Getting production right is a critical task for Airbus’s next chief executive officer, Guillaume Faury, who is looking to prove his chops as president of the commercial aircraft business before formally taking over control of the group in April. But by all accounts, the target is all consuming.
“We have caused Airbus a significant problem, and we are working with them to manage the situation with airline customers and lessors,” Rolls-Royce’s president of civil aerospace, Chris Cholerton, and large-engine program director, Chris Young, said in a memo to staff. Rolls-Royce later notified markets that it had cut its overall delivery goal by 50 to about 500 commercial engines this year, while maintaining its profit and cash-flow targets.
For Airbus, the delays with the A330neo threaten to disrupt an already tight final quarter of 2018 that’s been stretched by design and production faults with separate engines that power its single-aisle A320 jet family.
IAG SA, which owns British Airways, said Friday that its A321neo narrow-bodies have been delayed “principally related to engines, but not solely.”
The slower widebody handovers could reduce Airbus’s full-year sales by 1.5 billion euros or hit earnings by about 100 million euros, Francois Duflot, an analyst with Bloomberg Intelligence, wrote in a research note.
Airbus declined to comment ahead of third-quarter results scheduled for Oct. 31, when the manufacturer is expected to update markets on its production plans.
For Rolls, the factory stumbles threaten to pile new pressure on the company, which is already struggling through durability flaws with the engine’s sister model, the Trent 1000, which powers Boeing Co.’s 787 Dreamliner. The A330neo, whose engine suffers from similar glitches, is expected to debut in the coming weeks, about a year behind its initial schedule.
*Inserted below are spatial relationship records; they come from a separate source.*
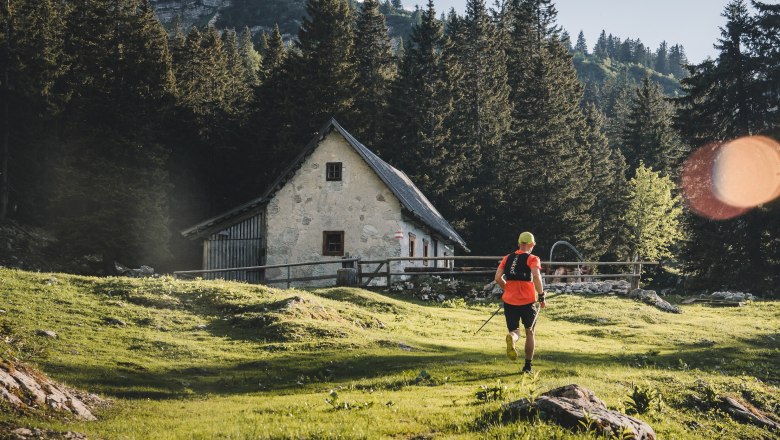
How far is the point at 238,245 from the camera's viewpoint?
121 feet

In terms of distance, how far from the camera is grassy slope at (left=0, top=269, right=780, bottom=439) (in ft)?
28.9

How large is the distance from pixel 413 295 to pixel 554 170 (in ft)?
97.4

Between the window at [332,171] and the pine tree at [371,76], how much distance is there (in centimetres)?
1886

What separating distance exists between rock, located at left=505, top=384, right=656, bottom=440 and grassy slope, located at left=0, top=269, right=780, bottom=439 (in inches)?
14.5

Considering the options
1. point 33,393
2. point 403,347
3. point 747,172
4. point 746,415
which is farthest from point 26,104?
point 746,415

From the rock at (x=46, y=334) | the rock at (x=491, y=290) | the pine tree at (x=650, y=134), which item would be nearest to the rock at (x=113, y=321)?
the rock at (x=46, y=334)

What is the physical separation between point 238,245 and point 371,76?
30023 mm

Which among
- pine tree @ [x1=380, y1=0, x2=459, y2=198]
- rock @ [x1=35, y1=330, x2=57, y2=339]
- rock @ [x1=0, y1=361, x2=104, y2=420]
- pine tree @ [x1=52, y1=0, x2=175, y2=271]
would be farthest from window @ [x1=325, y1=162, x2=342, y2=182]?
rock @ [x1=0, y1=361, x2=104, y2=420]

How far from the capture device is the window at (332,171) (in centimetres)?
3538

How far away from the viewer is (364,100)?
57625 mm

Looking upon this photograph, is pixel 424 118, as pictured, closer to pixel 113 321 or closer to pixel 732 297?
pixel 732 297

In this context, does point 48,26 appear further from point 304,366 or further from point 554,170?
point 304,366

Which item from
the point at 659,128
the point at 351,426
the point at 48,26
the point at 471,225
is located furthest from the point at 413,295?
the point at 659,128

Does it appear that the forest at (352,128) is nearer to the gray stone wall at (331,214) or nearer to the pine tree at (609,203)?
the pine tree at (609,203)
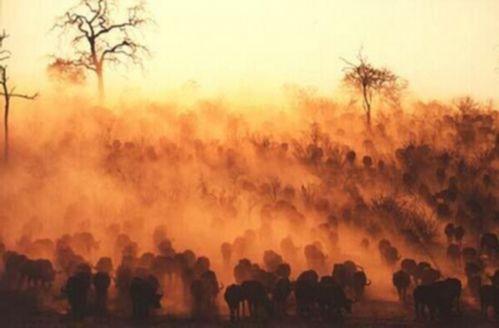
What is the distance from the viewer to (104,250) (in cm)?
1700

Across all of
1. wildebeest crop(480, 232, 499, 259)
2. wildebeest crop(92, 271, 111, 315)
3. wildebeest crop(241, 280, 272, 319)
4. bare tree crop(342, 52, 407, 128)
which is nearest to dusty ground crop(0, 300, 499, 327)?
wildebeest crop(241, 280, 272, 319)

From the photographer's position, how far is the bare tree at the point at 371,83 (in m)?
25.2

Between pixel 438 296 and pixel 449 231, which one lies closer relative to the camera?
pixel 438 296

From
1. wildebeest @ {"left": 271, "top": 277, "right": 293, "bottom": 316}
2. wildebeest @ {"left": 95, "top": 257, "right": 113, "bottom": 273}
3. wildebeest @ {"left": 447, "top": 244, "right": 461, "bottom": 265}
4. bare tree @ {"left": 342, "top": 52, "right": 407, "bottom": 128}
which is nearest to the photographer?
wildebeest @ {"left": 271, "top": 277, "right": 293, "bottom": 316}

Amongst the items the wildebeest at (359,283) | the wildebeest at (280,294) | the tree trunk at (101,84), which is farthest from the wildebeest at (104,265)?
the tree trunk at (101,84)

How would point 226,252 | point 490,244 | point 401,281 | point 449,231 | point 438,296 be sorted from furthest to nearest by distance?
point 449,231
point 490,244
point 226,252
point 401,281
point 438,296

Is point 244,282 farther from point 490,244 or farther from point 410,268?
point 490,244

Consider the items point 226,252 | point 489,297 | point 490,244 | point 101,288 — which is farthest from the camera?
point 490,244

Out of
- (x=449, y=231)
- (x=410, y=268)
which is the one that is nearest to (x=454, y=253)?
(x=449, y=231)

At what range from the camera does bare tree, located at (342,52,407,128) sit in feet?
82.6

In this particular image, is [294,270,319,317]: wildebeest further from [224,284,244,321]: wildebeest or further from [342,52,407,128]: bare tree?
[342,52,407,128]: bare tree

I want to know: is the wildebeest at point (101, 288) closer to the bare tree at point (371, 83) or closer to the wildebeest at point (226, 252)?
the wildebeest at point (226, 252)

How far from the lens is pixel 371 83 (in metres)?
25.7

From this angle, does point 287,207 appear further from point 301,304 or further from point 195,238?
point 301,304
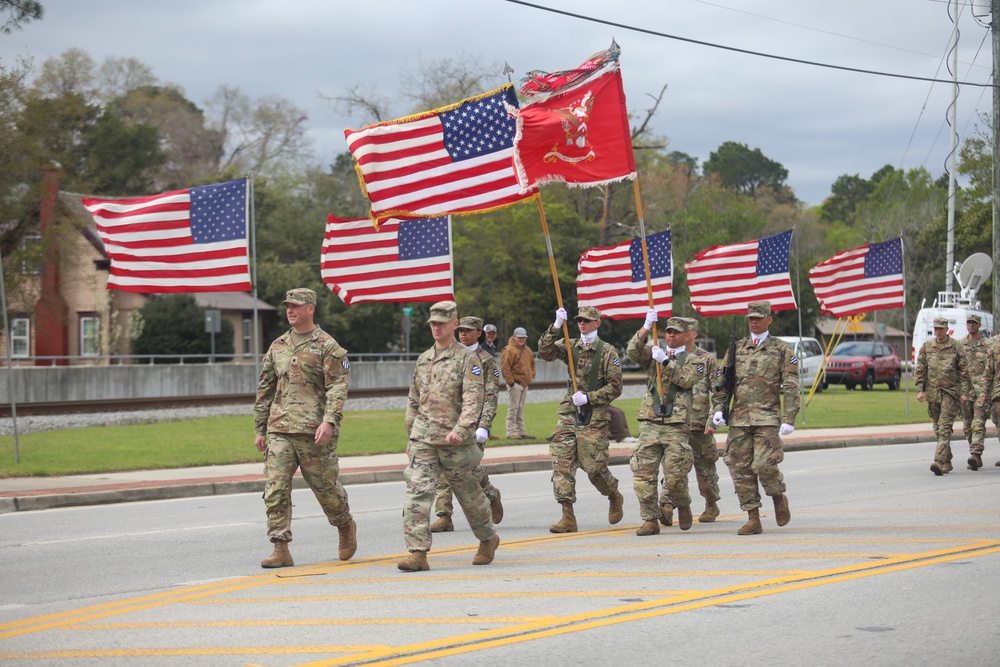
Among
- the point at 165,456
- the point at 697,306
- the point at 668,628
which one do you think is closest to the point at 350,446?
the point at 165,456

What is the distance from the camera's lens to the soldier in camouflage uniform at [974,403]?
16594 millimetres

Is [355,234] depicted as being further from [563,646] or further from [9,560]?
[563,646]

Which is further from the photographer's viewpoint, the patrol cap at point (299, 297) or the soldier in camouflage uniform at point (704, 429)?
the soldier in camouflage uniform at point (704, 429)

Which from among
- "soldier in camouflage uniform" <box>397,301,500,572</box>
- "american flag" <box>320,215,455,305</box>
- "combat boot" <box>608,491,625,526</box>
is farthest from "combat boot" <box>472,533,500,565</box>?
"american flag" <box>320,215,455,305</box>

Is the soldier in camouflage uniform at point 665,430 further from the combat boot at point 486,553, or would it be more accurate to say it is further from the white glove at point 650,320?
the combat boot at point 486,553

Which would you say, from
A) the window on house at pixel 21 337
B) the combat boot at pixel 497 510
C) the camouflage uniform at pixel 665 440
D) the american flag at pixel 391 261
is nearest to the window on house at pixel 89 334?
the window on house at pixel 21 337

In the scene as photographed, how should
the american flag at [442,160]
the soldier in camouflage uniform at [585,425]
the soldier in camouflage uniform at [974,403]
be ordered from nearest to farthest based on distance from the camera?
the soldier in camouflage uniform at [585,425]
the american flag at [442,160]
the soldier in camouflage uniform at [974,403]

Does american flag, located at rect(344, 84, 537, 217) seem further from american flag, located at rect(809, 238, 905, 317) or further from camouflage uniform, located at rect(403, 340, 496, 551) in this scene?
american flag, located at rect(809, 238, 905, 317)

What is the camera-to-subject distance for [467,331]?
1119 cm

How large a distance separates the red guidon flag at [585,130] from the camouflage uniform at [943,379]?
256 inches

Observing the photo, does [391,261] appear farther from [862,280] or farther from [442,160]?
[862,280]

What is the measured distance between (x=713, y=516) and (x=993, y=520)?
8.62ft

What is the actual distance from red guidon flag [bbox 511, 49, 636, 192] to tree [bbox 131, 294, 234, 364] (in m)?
36.6

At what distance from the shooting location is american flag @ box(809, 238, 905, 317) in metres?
25.1
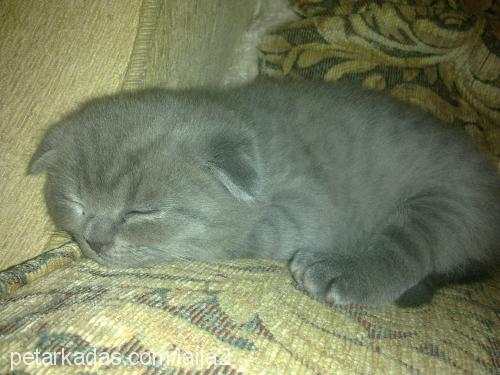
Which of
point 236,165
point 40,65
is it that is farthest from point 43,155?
point 236,165

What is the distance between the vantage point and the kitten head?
1031 millimetres

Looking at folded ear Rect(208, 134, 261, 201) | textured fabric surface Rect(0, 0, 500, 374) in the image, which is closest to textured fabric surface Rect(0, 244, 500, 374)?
textured fabric surface Rect(0, 0, 500, 374)

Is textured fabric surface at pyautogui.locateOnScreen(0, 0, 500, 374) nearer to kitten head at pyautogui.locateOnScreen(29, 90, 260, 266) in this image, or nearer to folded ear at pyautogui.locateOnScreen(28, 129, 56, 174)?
kitten head at pyautogui.locateOnScreen(29, 90, 260, 266)

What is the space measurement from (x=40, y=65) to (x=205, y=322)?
0.89m

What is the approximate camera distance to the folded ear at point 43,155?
112cm

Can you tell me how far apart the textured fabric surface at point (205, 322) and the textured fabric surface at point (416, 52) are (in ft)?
2.20

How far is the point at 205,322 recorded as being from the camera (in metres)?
0.70

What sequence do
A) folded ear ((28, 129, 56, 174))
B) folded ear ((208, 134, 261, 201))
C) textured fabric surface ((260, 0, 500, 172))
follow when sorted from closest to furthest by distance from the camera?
folded ear ((208, 134, 261, 201))
folded ear ((28, 129, 56, 174))
textured fabric surface ((260, 0, 500, 172))

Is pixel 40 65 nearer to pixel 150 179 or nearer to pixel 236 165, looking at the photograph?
pixel 150 179

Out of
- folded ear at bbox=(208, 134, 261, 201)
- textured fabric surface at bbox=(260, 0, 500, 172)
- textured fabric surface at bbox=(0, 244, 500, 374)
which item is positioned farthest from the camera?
textured fabric surface at bbox=(260, 0, 500, 172)

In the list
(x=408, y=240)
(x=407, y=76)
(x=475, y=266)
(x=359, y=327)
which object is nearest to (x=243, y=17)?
(x=407, y=76)

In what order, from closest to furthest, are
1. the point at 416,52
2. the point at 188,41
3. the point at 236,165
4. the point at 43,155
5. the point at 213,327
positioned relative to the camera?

In-service disruption caused by design faults on the 787’s engine is “a source of anxiety to our customers and we must not exacerbate this by missing commitments to our Trent 7000 customers,” Rolls said in the memo to staff.
It’s a setback too for Rolls-Royce CEO Warren East, who is trying hard to turn around one of Britain’s few remaining industrial juggernauts. In his four years at the helm, East has worked to rebuild the engineering firm from the bottom up, shedding management layers, peripheral units and outdated business practices.
“We would extrapolate that the financial impact on Rolls will be compensation payments to Airbus and the airlines, and a build-up of inventory into the year-end,” Robert Stallard, an analyst with Vertical Research Partners, said in a note, while cutting his price target on Rolls by 11 percent to 930 pence. “The profit-and-loss impact could ironically be positive, as the Trent 7000 original-equipment deliveries will be loss making, with the returns coming from the aftermarket.”